This is an archived article that was published on sltrib.com in 2012, and information in the article may be outdated. It is provided only for personal research purposes and may not be reprinted.
If you are voting in the election to incorporate Millcreek as Salt Lake County's 17th city, there's only one question you need to ask yourself: Are you happy with the municipal services you are getting from the county today? If the answer to that is yes, and you think the prices (taxes) you are paying are reasonable, then you should vote "No" on incorporation.
If, on the other hand, you are frustrated with police, fire, garbage collection, street lighting and other services provided by the county, then you may want to vote "Yes" to create a new city. What you will get, if a majority votes the way you do, is a government that is closer to the people. You will have your own mayor and city council, and when something goes wrong, you will know who to yell at. As things stand today, no member of the County Council lives in Millcreek.

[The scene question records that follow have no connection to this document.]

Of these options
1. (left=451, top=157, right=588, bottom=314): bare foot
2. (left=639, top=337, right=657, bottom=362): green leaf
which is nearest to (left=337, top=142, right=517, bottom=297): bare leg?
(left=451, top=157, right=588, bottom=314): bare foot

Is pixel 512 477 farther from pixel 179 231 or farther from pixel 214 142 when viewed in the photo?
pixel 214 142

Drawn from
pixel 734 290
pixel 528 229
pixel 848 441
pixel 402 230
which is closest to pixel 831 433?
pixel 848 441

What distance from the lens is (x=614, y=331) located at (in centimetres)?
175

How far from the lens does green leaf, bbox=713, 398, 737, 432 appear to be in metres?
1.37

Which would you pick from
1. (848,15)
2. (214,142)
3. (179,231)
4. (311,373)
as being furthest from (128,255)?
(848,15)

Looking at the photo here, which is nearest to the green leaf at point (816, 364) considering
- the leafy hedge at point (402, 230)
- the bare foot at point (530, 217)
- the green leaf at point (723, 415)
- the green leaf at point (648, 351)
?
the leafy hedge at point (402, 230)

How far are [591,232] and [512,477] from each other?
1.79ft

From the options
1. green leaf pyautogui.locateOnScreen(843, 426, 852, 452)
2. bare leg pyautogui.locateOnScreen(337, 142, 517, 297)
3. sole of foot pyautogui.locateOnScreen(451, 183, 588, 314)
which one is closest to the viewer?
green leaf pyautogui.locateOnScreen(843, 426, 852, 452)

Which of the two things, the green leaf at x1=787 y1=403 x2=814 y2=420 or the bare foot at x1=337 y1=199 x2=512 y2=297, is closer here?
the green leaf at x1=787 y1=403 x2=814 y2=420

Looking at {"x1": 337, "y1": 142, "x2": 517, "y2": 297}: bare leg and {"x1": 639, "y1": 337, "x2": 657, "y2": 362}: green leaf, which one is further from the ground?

But you will pay a price for that local representation, because another layer of government will inevitably cost you more.
The proponents of a city dispute that. They say that Millcreek is not getting a good deal today, particularly from the new Unified Police District. They claim that cities that buy UPD services under contract get a better deal than Millcreek does, and if residents create a city, they will be in a stronger position to bargain. They will be able to cut a better deal with the UPD or they could withdraw from the police district and buy services from an existing city, such as Cottonwood Heights, or they could set up their own police department.
We can't imagine that setting up a new department would be cheaper. That's why the trend in Salt Lake County to consolidate police and fire services within special districts that cross municipal boundaries makes sense. This provides economies of scale. Small cities are better off to band together. At 64,000 people, Millcreek would be a midsize city.
Nevertheless, incorporation proponents insist that a city could cut a better deal and have money left over for other services. We doubt that. Besides, cities inevitably build city halls, hire new administrators and must pay for a new bureaucracy. That all would cost money.
Today, county government provides that structure, and community councils give the people in Millcreek's existing township a voice. It has its own planning commission, and the County Council has never overturned one of its recommendations. Plus, if Millcreek incorporates, it will lose its share of Kennecott's contribution to the municipal tax base of the unincorporated county.
So the choice is simple. If you don't like current services and you want a traditional, elected city government, vote for incorporation. If you're happy with the status quo, don't.